Mankind’s mistrust of robots has been well documented through many years of dystopian science fiction. Futures filled with cold, objective automatons have been a mainstay of our screens for almost a hundred years. Even now, with robots and artificial intelligence (AI) beginning to form an ever-increasing part of our lives, suspicion remains. The British Science Association released the results of a survey in 2016 that found 60% of Britons thought the rise of AI would lead to fewer jobs within ten years and 36% of respondents believed it poses a threat to the long-term survival of humanity. However, the superiority of machines over humans is becoming more and more pronounced; chess grandmasters have long since fallen behind their artificial counterparts and recently the ancient Chinese game of Go, believed to be beyond the realms of artificial computation, fell to the mastery of machines.
(Re)insurance – an industry that revolves around data collection and analysis – will reap significant rewards from putting aside these fears and embracing AI. Incumbents, and start-ups, have already begun to explore such technologies and those companies that look to retain the status quo are likely to be left behind. Claims settlement is an area that has seen the greatest advancement in AI use and capabilities. Lemonade, the US-based start-up, was able to settle a claim in just three seconds in January 2017, using its bot “AI Jim”. Its AI reviews claim details, checks policy documentation and runs anti-fraud algorithms.
Established insurer Ageas is also leading the way with this technology and has begun using AI in its motor claims management. The automotive AI software the company uses is able to analyse images of damaged vehicles, assess what repairs are required and arrive at a claim estimate – all in a matter of seconds.
The uses of teh tech are not just limited to AI claims management. With the rise of telematics and connected self driving cars, more and more driving data is being collected. It is estimated that modern connected cars produce, on average, more than 20 gigabytes of data per hour. The amount of data being collected is quickly surpassing the ability of humans to analyse it. Octo Telematics, a leading provider of telematics products for insurance companies, has recently partnered with Cloudera, a machine learning and analytics platform. Together they are aiming to forecast trends and driving habits to better understand motor insurance risks. Their results may also be used to help identify and prevent types of insurance fraud, such as staged crashes.

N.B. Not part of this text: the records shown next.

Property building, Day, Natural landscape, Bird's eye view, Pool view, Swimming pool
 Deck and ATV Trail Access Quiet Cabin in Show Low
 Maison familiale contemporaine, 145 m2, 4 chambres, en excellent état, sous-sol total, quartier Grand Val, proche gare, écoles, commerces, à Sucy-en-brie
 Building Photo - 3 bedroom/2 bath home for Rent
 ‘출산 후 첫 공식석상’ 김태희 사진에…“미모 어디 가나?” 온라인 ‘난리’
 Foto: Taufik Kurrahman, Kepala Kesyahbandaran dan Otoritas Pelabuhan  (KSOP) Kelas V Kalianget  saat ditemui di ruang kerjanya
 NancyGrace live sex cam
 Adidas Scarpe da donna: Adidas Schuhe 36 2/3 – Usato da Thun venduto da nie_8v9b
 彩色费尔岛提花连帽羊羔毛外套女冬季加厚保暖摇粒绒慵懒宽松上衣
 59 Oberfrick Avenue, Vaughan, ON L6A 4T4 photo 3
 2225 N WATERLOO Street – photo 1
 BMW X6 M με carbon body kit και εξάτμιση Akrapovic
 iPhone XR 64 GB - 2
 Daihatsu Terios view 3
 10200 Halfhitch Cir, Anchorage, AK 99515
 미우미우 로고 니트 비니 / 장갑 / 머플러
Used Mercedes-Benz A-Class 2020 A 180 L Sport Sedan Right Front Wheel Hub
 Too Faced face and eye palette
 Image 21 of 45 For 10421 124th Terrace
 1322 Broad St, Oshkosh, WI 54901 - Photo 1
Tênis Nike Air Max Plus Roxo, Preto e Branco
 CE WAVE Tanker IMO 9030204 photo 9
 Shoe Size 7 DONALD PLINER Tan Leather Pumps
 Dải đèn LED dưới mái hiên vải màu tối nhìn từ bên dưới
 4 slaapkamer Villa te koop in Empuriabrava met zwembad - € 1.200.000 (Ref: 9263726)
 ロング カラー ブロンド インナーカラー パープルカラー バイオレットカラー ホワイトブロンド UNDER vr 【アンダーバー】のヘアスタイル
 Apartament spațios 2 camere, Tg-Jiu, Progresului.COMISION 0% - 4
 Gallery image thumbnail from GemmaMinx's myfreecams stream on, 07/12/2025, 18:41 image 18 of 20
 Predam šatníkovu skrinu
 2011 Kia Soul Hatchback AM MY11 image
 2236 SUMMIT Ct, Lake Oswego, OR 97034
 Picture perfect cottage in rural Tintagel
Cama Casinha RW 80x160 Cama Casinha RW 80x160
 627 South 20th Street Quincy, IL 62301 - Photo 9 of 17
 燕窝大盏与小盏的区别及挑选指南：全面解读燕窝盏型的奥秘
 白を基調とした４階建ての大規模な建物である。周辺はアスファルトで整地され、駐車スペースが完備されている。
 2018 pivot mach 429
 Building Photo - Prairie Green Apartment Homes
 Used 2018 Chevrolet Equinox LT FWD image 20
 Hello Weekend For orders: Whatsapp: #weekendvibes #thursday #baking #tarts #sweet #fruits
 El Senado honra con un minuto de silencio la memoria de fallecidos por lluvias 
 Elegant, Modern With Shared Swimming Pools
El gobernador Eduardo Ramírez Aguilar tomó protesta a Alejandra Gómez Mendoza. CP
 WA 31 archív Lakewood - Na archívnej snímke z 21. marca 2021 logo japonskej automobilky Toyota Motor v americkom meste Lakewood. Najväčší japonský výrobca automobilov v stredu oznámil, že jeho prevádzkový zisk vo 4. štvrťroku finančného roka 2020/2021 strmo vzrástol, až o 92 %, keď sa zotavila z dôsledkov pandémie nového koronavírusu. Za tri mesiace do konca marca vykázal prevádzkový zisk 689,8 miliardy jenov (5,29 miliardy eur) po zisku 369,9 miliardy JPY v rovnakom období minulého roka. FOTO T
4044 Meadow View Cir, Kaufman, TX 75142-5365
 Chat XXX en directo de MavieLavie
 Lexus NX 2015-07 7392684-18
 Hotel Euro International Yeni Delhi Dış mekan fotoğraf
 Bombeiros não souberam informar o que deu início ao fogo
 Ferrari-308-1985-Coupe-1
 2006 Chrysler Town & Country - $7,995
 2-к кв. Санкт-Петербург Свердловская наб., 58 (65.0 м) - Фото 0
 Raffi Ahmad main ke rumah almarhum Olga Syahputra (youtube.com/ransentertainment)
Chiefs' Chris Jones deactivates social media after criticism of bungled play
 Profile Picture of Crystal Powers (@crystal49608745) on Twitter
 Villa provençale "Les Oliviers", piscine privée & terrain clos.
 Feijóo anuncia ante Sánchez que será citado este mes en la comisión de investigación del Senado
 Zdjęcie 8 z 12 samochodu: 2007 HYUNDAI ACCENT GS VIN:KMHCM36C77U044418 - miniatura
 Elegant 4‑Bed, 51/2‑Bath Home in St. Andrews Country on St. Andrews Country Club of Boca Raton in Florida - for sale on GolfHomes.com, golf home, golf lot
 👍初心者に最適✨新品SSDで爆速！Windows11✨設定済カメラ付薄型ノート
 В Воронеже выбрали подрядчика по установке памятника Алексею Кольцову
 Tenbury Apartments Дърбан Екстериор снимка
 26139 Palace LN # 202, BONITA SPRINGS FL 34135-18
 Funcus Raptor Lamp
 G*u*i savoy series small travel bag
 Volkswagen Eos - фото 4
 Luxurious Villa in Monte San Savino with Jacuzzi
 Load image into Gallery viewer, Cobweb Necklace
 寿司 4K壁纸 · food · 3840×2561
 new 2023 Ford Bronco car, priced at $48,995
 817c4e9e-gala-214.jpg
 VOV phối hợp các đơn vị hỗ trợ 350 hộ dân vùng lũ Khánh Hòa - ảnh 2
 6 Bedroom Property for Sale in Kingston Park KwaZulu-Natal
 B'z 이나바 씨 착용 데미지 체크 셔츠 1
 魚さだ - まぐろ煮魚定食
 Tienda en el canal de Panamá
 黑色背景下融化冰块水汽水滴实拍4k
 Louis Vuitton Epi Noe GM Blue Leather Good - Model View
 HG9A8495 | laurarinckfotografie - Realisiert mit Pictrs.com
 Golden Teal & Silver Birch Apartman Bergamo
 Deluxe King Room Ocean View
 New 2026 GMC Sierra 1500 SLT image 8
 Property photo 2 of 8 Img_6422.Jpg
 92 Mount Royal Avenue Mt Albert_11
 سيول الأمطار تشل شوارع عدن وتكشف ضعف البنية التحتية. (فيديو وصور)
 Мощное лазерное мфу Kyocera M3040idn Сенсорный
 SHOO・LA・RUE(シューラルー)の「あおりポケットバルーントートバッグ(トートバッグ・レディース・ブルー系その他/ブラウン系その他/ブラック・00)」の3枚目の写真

Natural Language Understanding
Further uses for AI are being developed in the field of natural language understanding (NLU). Insurers are now able to use machines to search through online reviews, social media posts, blogs and online forums in order to extract information about policyholders that may be used to assist in risk assessments. Searching for this sort of data manually would be too labour intensive for an ordinary underwriter, making it effectively inaccessible without the use of NLU.
Concerns do exist around the ethics and morality of AI as an underwriting tool. It is possible that a machine-learning algorithm, when analysing the ever-increasing policyholder data that is being collected by insurance companies, could issue two, seemingly identical policyholders with drastically different motor insurance quotes. Underwriters will need to understand the computer’s ‘rationale’ for its rating and transparency around rating factors will be vital. For example, if Underwriting AI software deems university-educated policyholders less likely to have a crash than those who did not go to university, will insurers be able to charge the latter group a higher motor insurance premium?
The (re)insurance industry is on the brink of a seismic change in the way business is obtained, risks are underwritten and claims are settled. Machine learning and artificial intelligence are already being used by industry forerunners to speed up data-processing and analysis, allowing skilled staff to spend more time analysing the machines’ results, and less time doing the leg-work to reach the results themselves. It is unlikely that mistrust is going to hinder the march of robots towards ubiquity throughout the insurance value chain.